Phil Hardy, head professional at Beacon Hall, an exclusive privately owned facility, started the scholarship program three years ago. Each summer, 12 teenagers are plucked from the communities surrounding the club and invited in to caddy and do odd jobs around the pro shop. They accept responsibilities in a grown-up environment and the pay-off is unlimited access to the course to hone their playing skills.
The program is embraced by the membership and is already paying off hugely by producing superb players, good corporate citizens, and excellent recruits for post-secondary institutions.
Remember: these kids are not chosen from the privileged sons and daughters of members. They live outside the front gates, and come from a different social stratum. They qualify because of need.
“There are a lot of great golf courses in Canada,” says Hardy, who then asks: “But are they great clubs?”
Beacon Hall is a great club.
Ted Fletcher is trustee of the Pat Fletcher Foundation, established to honour his father, the last homebrew to win the Canadian Open (1954).
Son Ted is a huge player in the Canadian golf industry as president of Puma Canada and Mint Green Group.
The foundation began in 1988 and has given away $275,000 in scholarships since then. Last year, $30,000 was granted to 24 student athletes.
Again, no sons or daughters of bank presidents need apply.
“We are making the best investment we can in the future – helping to develop the leaders of tomorrow,” says Ted Fletcher.
The Fund is redoubling its efforts to market itself across Canada in 2010 and hopes to soon build out its principal to $1 million. Like all smart foundations, it gives from the principal’s investments – a conservative portfolio handled by TD Waterhouse (Montreal).
In both the Beacon Hall and Fletcher Foundation models, there are tight criteria for applicants.
It’s a hand up, not a handout.
Moving beyond simple chequebook philanthropy is the Carnegie way. No doubt, these programs are templates, and need to be celebrated – and copied.
Hardy says if every private club in Canada had its own scholarship program for a dozen teenagers, the world – especially the golf world – would be in better shape.
There are other examples of golf’s good side, but here’s one that really sticks out.
It’s been a decade now for the National Junior Golf Academy founded by Kingsley Rowe. This learn-to-golf program was introduced to kids living in the notorious crime-ridden Jane-Finch corridor of Toronto. It caters to kids who would otherwise not have the opportunity to take part in the sport.
Many of the major club and ball manufacturers lend their support, and Capital One offers a $4000 scholarship each year to high school seniors in the Greater Toronto Area.

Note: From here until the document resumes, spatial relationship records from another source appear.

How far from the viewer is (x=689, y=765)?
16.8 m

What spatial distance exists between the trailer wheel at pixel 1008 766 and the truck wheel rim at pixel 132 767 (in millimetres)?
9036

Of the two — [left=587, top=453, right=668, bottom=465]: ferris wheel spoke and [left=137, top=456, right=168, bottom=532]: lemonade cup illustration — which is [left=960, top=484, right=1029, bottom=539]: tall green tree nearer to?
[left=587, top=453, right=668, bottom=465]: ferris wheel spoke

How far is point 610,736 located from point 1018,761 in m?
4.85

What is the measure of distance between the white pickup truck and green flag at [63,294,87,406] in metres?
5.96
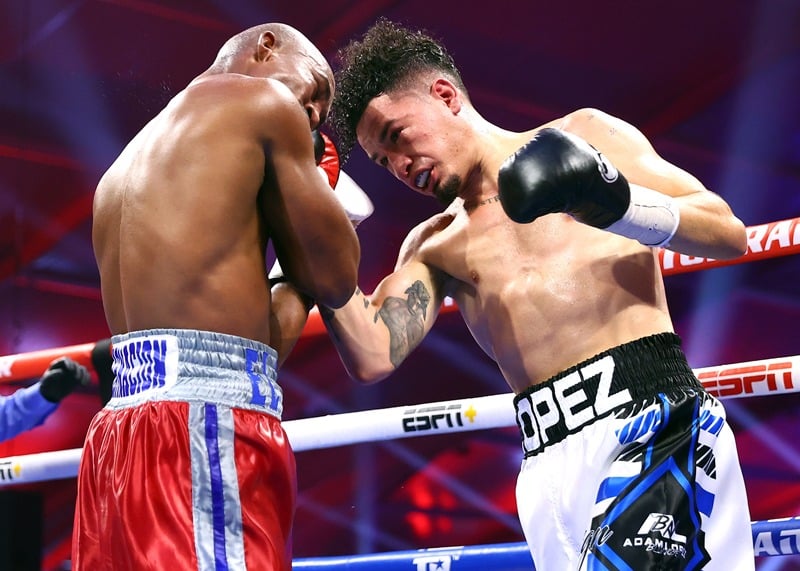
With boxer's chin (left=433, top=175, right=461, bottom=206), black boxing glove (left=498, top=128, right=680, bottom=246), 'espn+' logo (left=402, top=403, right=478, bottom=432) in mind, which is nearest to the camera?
black boxing glove (left=498, top=128, right=680, bottom=246)

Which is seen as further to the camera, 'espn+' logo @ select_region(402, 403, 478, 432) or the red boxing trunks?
'espn+' logo @ select_region(402, 403, 478, 432)

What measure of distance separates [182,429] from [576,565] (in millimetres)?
642

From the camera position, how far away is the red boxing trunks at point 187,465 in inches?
49.9

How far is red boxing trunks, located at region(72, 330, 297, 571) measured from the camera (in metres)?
1.27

While other corporate stakeholders blow off their societal responsibilities, leaning on a shaky economy as a reason to cut back on giving, golf continues to grip it and rip it.
Carnegie had an epiphany in mid-life and changed his selfish ways. Golf never had to – it had it right from the beginning.
The Fletcher Fund, the Beacon Hall program, and the National Junior Golf Academy, are only three examples of golf’s good side, its soft underbelly.
Once viewed as a game of manicured privilege, the NAGA numbers prove that the game is more everyman than first suspected, and its charitable component is simply an indelible part of its DNA.
Carnegie said it is more difficult to give money away intelligently than it is to earn it in the first place.
Golf in Canada continues to prove his point.